(DIRECTIONS FOR THIS TASK)
Data follows below. Repeat exactly the lines between the line holding "family: Bovidae" and the line holding "genus: Puma", inclusive, and nothing more; drop pictures.

(RECORDS FOR THIS TASK)
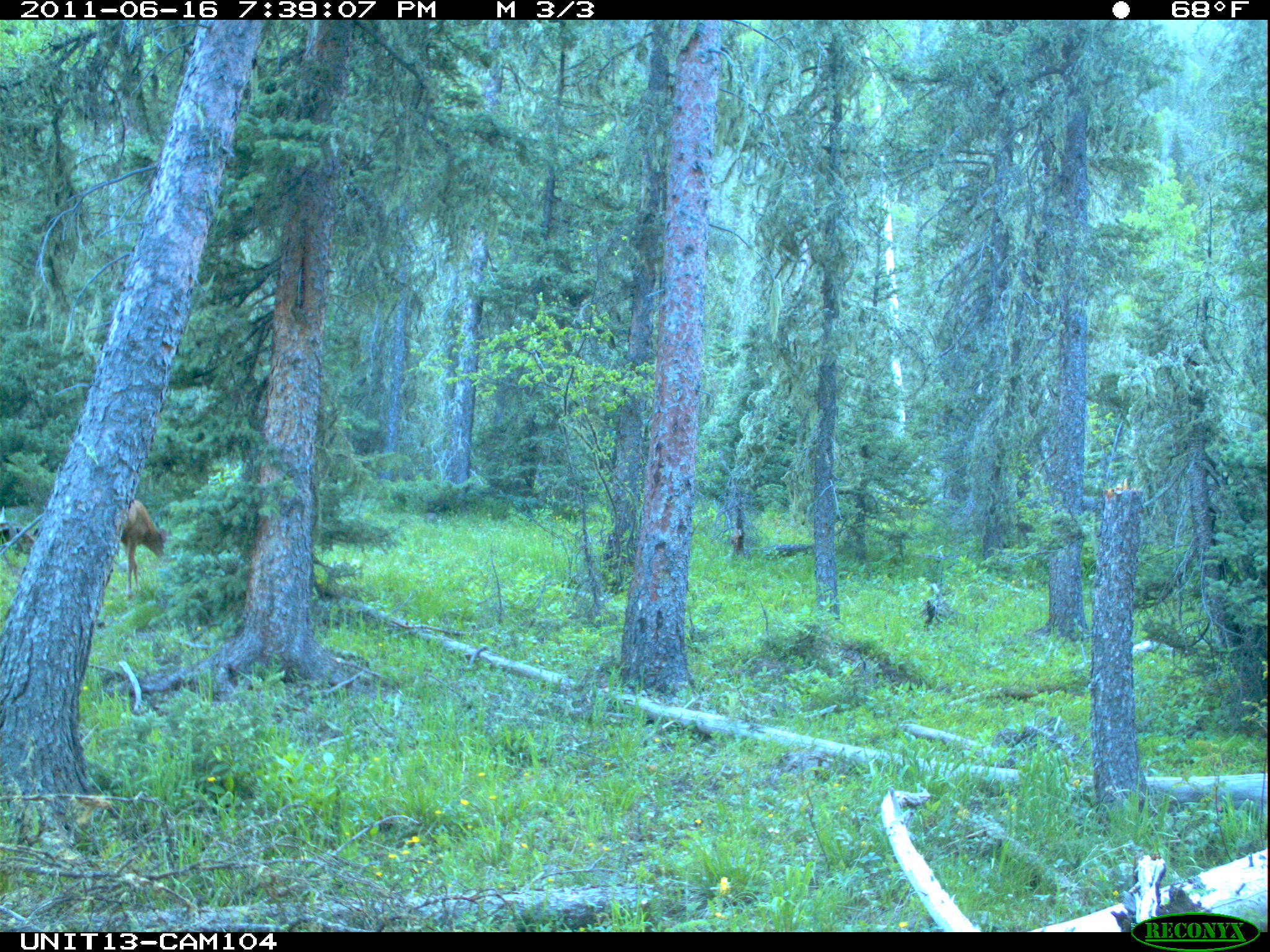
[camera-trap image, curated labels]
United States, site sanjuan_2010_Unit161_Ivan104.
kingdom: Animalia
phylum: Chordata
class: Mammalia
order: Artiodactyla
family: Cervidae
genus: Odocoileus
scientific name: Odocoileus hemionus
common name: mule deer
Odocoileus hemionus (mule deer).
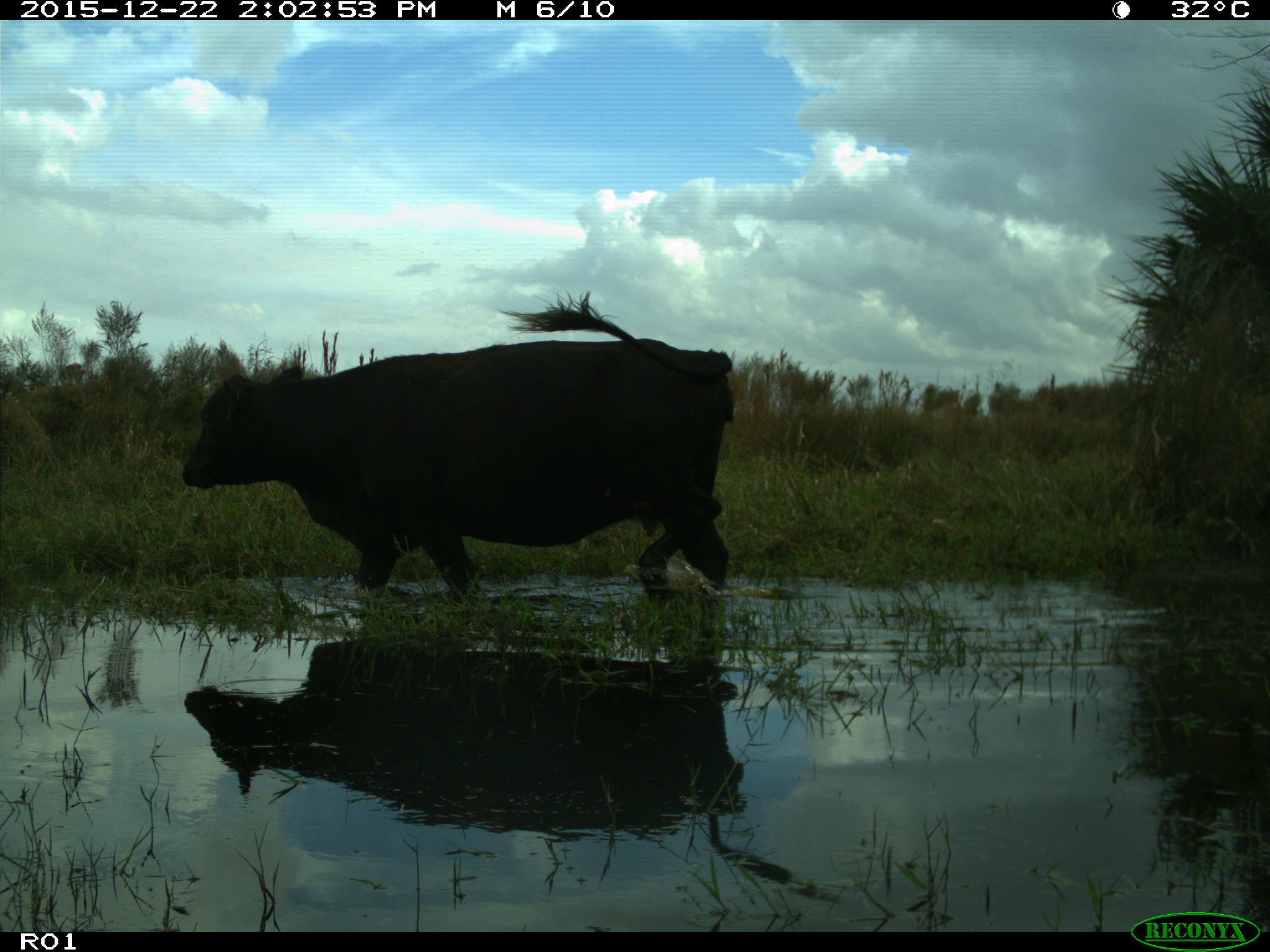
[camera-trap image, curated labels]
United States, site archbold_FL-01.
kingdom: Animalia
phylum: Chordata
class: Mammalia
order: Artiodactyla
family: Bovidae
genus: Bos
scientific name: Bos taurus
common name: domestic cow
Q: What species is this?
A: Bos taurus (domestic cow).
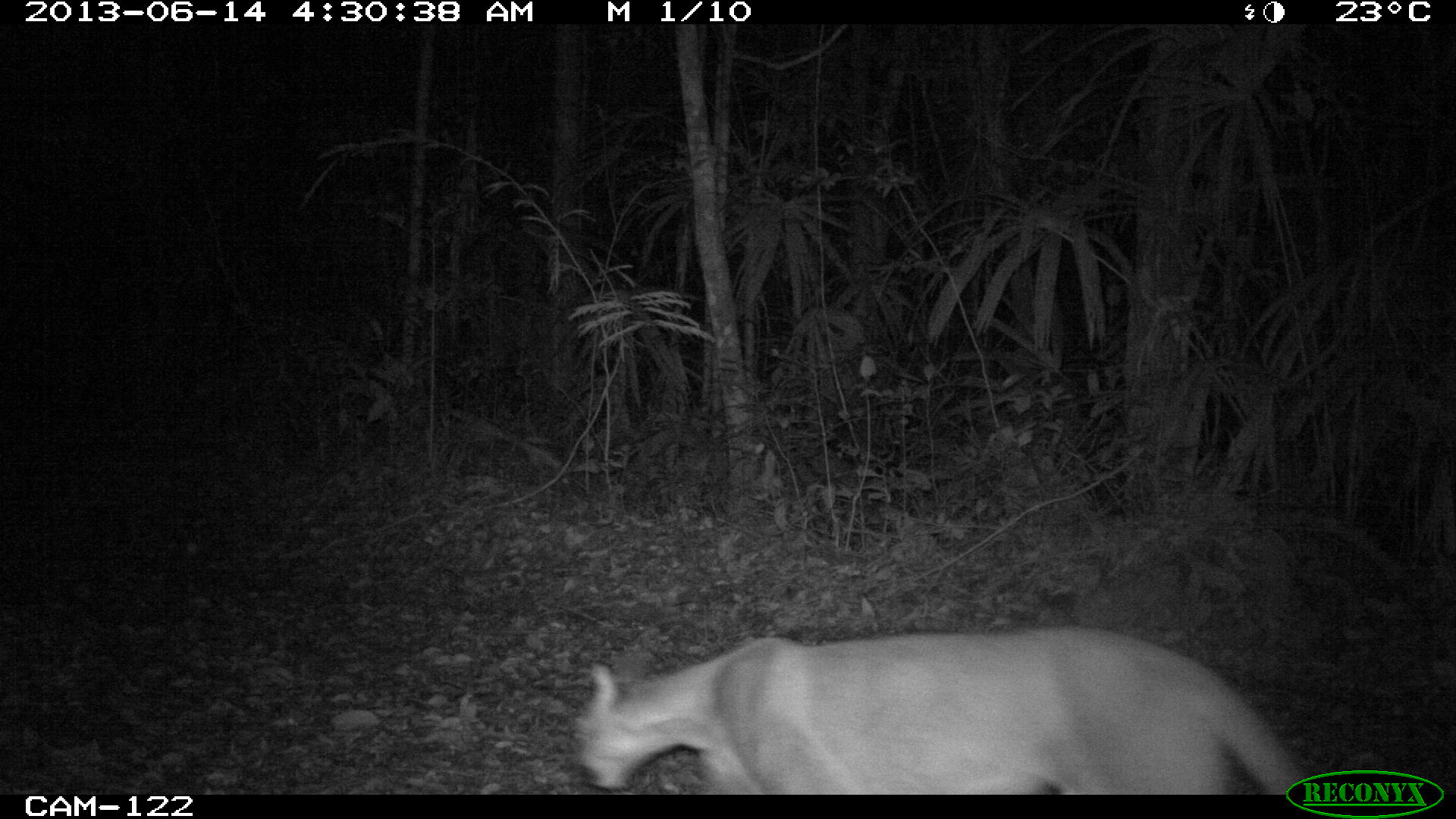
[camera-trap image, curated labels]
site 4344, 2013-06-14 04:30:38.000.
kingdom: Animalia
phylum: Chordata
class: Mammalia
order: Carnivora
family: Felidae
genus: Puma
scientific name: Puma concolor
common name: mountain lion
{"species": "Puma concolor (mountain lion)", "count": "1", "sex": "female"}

* * *

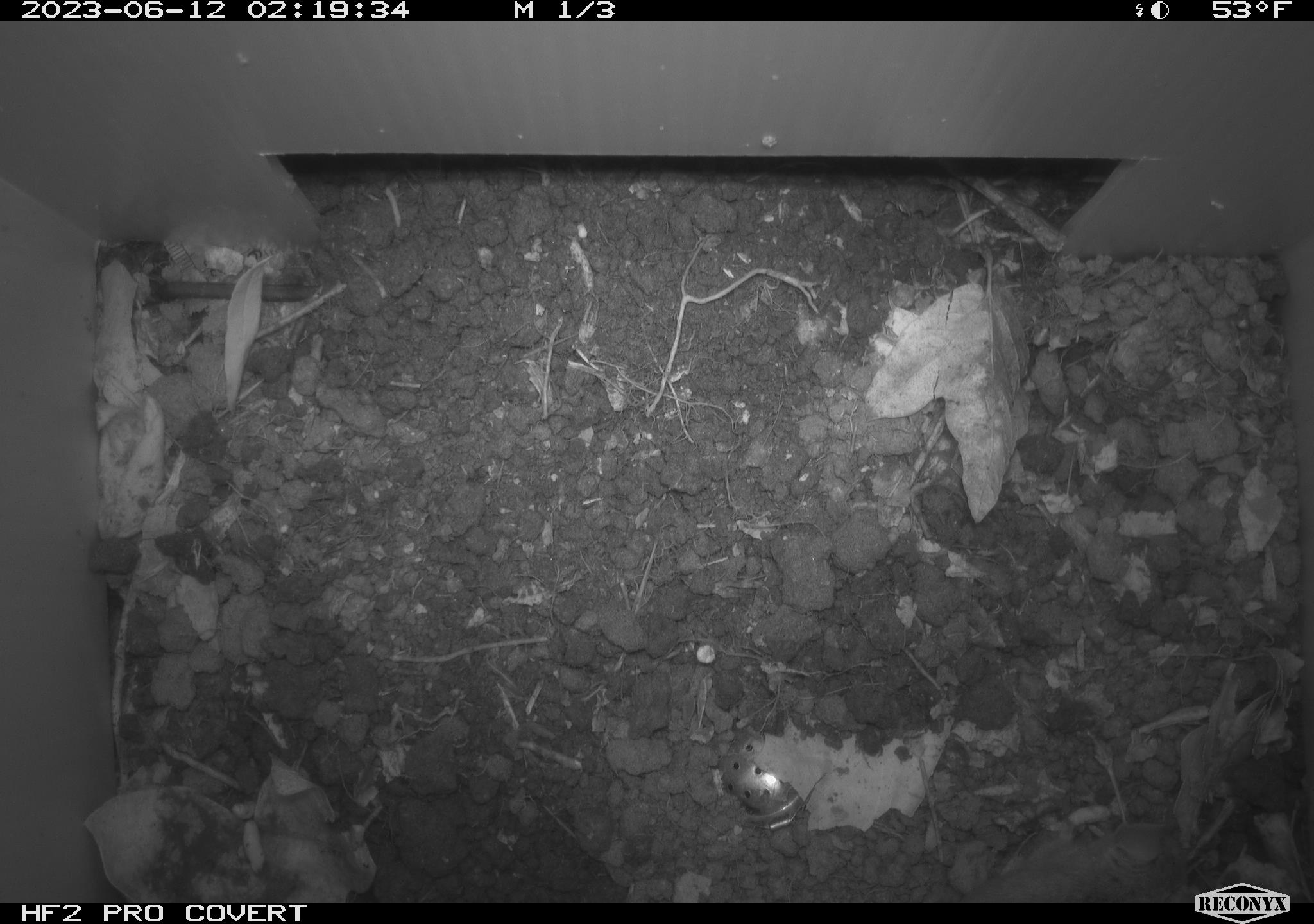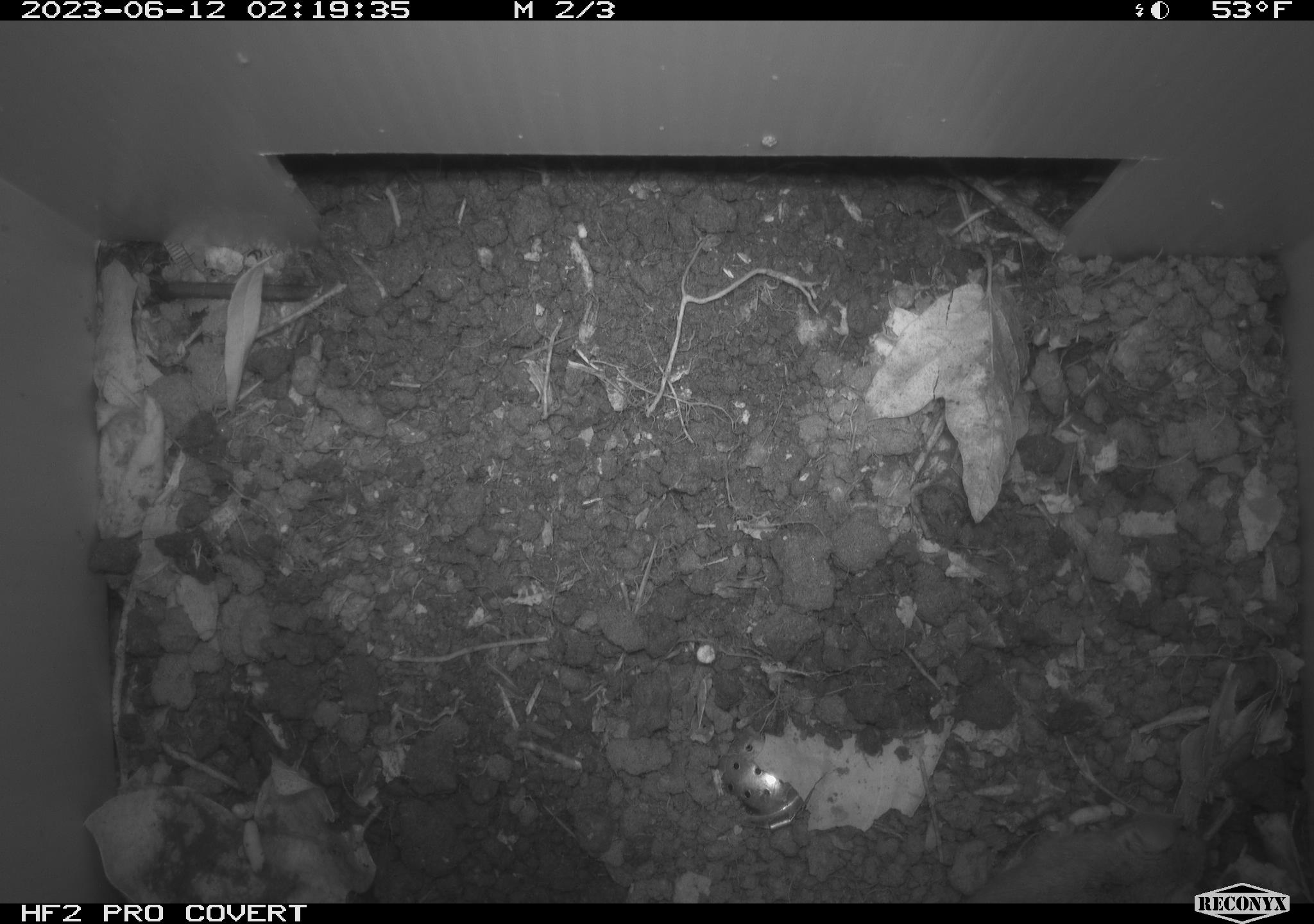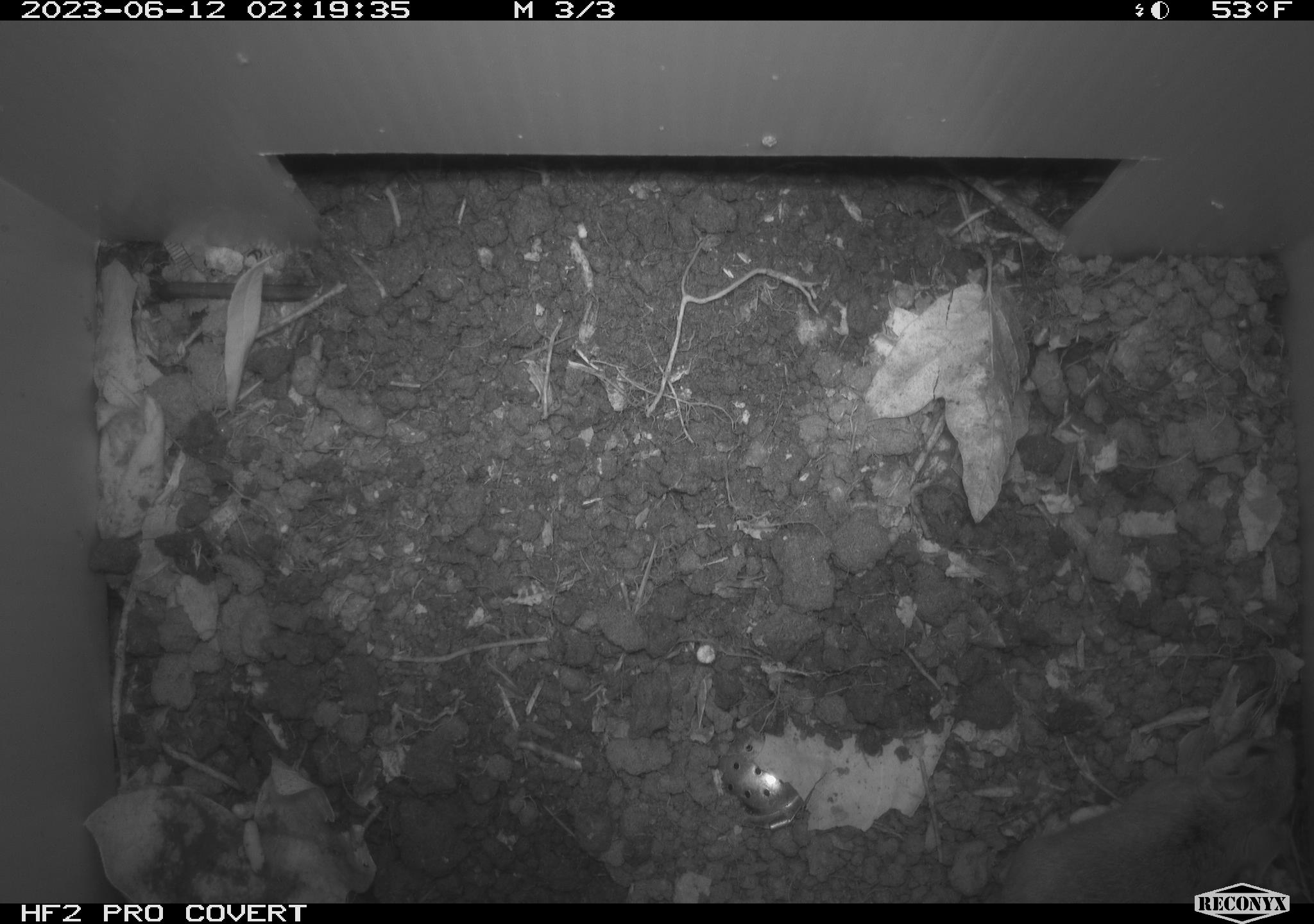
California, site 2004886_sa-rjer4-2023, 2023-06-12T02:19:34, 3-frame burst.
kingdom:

(SOLUTION TO THE EXERCISE)
family: Bovidae
genus: Bos
scientific name: Bos taurus
common name: domestic cow
Q: What species is this?
A: Bos taurus (domestic cow).
[camera-trap image, curated labels]
site 4344, 2013-06-14 04:30:38.000.
kingdom: Animalia
phylum: Chordata
class: Mammalia
order: Carnivora
family: Felidae
genus: Puma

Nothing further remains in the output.